Step 3: Prepare Text Prompt

Let’s set up the input prompt for image generation:

conversation = [

    {

        "role": "User",

        "content": "A stunning princess from kabul in red, white traditional clothing, blue eyes, brown hair",

    },

    {"role": "Assistant", "content": ""},

]

Step 4: Format the Prompt

Now the conversation is formatted into a structure that can be used by the model:

sft_format = vl_chat_processor.apply_sft_template_for_multi_turn_prompts(

    conversations=conversation,

    sft_format=vl_chat_processor.sft_format,

    system_prompt="",

)

prompt = sft_format + vl_chat_processor.image_start_tag

Step 5: Define the Generation Function

Here we will define a function to generate an image based on the prompt:

@torch.inference_mode()

def generate(
    mmgpt: MultiModalityCausalLM,

    vl_chat_processor: VLChatProcessor,

    prompt: str,

    temperature: float = 1,

    parallel_size: int = 16,

    cfg_weight: float = 5,

    image_token_num_per_image: int = 576,

    img_size: int = 384,

    patch_size: int = 16,

):

    input_ids = vl_chat_processor.tokenizer.encode(prompt)

    input_ids = torch.LongTensor(input_ids)

    tokens = torch.zeros((parallel_size*2, len(input_ids)), dtype=torch.int).cuda()

    for i in range(parallel_size*2):

        tokens[i, :] = input_ids

        if i % 2 != 0:

            tokens[i, 1:-1] = vl_chat_processor.pad_id

    inputs_embeds = mmgpt.language_model.get_input_embeddings()(tokens)

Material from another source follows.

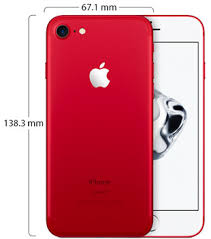 Apple iPhone 7 with FaceTime - 128GB, 4G LTE, Red   Souq - UAE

    generated_tokens = torch.zeros((parallel_size, image_token_num_per_image), dtype=torch.int).cuda()

Step 6: Image Decoding

Let’s decode the generated tokens into an image:

for i in range(image_token_num_per_image):

        outputs = mmgpt.language_model.model(inputs_embeds=inputs_embeds, use_cache=True, past_key_values=outputs.past_key_values if i != 0 else None)

        hidden_states = outputs.last_hidden_state

        logits = mmgpt.gen_head(hidden_states[:, -1, :])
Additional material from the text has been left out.